Bishops Corner is a care home providing residential care for up to nine adults with learning disabilities. In particular they provide residential care for people with Prader-Willi Syndrome (PWS). This comprehensive inspection was undertaken on 5 and 6 January 2017 and was unannounced.
Since the last inspection the registered manager had left and the home did not have a registered manager in post. Senior staff had been responsible for the management of the service and there had been a number of changes in leadership. Currently a deputy manager was in charge of the home supported by senior staff within the organisation. A new manager had been appointed and started their induction during the inspection. We were told that the newly appointed manager would be registering with the Care Quality Commission (CQC). A registered manager is a person who has registered with the CQC to manage the service. Like registered providers, they are ‘registered persons’. Registered persons have legal responsibility for meeting the requirements in the Health and Social Care Act 2008 and associated Regulations about how the service is run.’
At a comprehensive inspection in October 2015 the overall rating for this service was Requires Improvement with two breaches of Regulation of the Health and Social Care Act 2008 (Regulated Activities) 2014 were identified. We asked the provider to make improvements to ensure accurate, contemporaneous records were maintained in relation to peoples care and welfare. To ensure systems were in place to assess, monitor or improve the quality of services provided and to ensure people were safe living at Bishops Corner by assessing and reviewing risks based on their individual needs.
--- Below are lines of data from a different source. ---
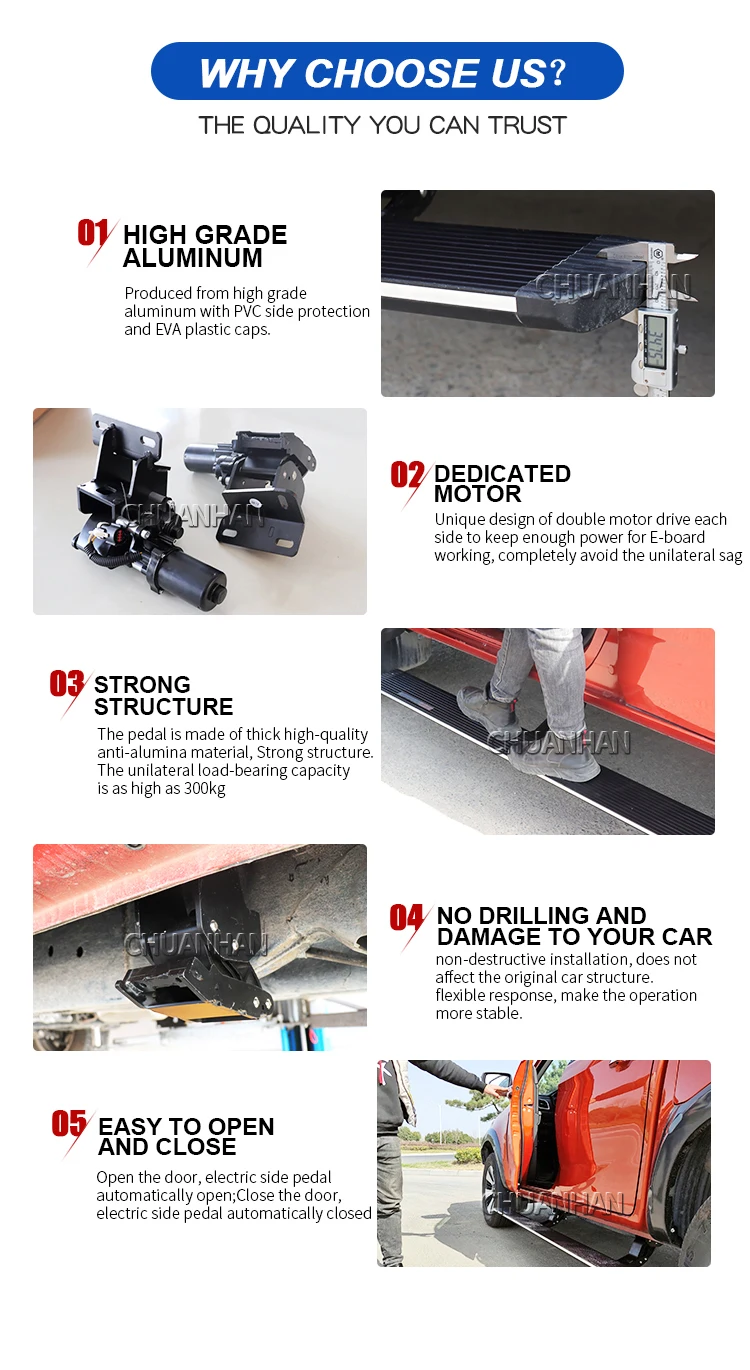 WHY CHOOSE US?
THE QUALITY YOU CAN TRUST

01 HIGH GRADE ALUMINUM
Produced from high grade aluminum with PVC side protection and EVA plastic caps.

CHUANHAN

CHUANHAN

02 DEDICATED MOTOR
Unique design of double motor drive each side to keep enough power for E-board working, completely avoid the unilateral sag

03 STRONG STRUCTURE
The pedal is made of thick high-quality anti-alumina material, Strong structure. The unilateral load-bearing capacity is as high as 300kg

CHUANHAN

CHUANHAN

04 NO DRILLING AND DAMAGE TO YOUR CAR
non-destructive installation, does not affect the original car structure. flexible response, make the operation more stable.

05 EASY TO OPEN AND CLOSE
Open the door, electric side pedal automatically open;Close the door, electric side pedal automatically closed

CHUANHAN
Improvements were needed to peoples care and support documentation and we asked for improvements regarding the management of nutrition, ensuring peoples dignity was maintained and fire evacuation procedures.
The provider sent us an action plan stating they would have addressed these breaches of regulation by April 2016.
At this inspection we found although improvements had been made in relation to the fire safety, and improvements were on-going in relation to accident and incident process. Further concerns were identified which demonstrated that that the provider had not addressed issues previously found.
There had been a lack of consistent leadership at Bishops Corner. The provider had not maintained adequate oversight during this time. Although quality assurance systems were in place this had not identified all areas of concern found during inspection. When issues were identified actions had not been documented to show a timely response. There had been a high staff turnover and this had impacted on people and staff. Changes to management at Bishops Corner had led to inconsistent leadership and staff felt this needed to improve. People told us that they found the number of staff changes caused anxiety as they liked to receive care from people they knew and trusted.
Accident and incident processes needed to be further improved to ensure management were aware of all incidents that occurred within the home. We found incidents had occurred that had not led to the completion of an incident form which meant that management were not aware of the issue.
Care and support documentation needed to improve to ensure people received appropriate care and support at all times. Accurate, up to date documentation was not in place to ensure people received safe and appropriate care. We found issues which had not been addressed form the previous inspection. For example details around people requiring one to one support had not been updated to ensure staff had clear guidance in place regarding how this should be carried out. One to one support was not consistent and the decision making around how this was supported and provided to ensure people were safe at all times was not clear.
Improvements to nutrition had not been completed. People’s individual nutritional needs were not being supported and staff gave conflicting information regarding one person’s nutrition and how this was managed. Information had not been updated in support plans to ensure that peoples nutrition was appropriate. Specific health related information had not been included in support plans to show how this was managed.
Staff had a good understanding of Mental capacity assessments (MCA) and Deprivation of Liberty Safeguards (DoLS) However, communication about decisions relating to peoples MCA and DoLS needed to be improved.
People’s privacy and dignity had not been supported. Staff were seen to discuss peoples care and support needs in front of other people living at the home. Telephone conversations took place in corridors and could be overheard in communal areas. People living at Bishops Corner were able to tell us a lot of details regarding staff and other people’s health and care needs. The provider had not demonstrated people’s views were respected and responded to in a timely manner. When people had given feedback regarding the furniture in the dining room being uncomfortable and inappropriate this had not been responded to by the provider in a timely manner.
People told us they enjoyed the activities provided and people were supported and encouraged to maintain their independence and attend work placements and go out with staff when possible. People were supported to attend health related appointments when these were scheduled.
Recruitment was on going and a new manager had been employed. Recruitment systems were robust and staff now received an induction when they started working at Bishops Corner. Staff supervision and staff meetings took place and staff felt that they received the training they needed to meet the needs of people.
The provider sought feedback from people using the service, relatives and staff. Staff felt supported and meetings took place to gain feedback from people, relatives and staff. Staff knew people well and displayed kindness and compassion when supporting people.
There were safe and effective systems in place to manage people’s medication. Policies and procedures were in place. Staff were trained and competencies assessed to ensure medication was given appropriately.
A complaints procedure was in place. People told us they would be happy to raise concerns if they needed to. Notifications had been completed appropriately to CQC and other organisations when required.
We found a number of breaches of Regulations of the Health and Social Care Act 2008 (Regulated Activities) Regulations 2014. You can see what actions we told the provider to take at the back of the full version of the report.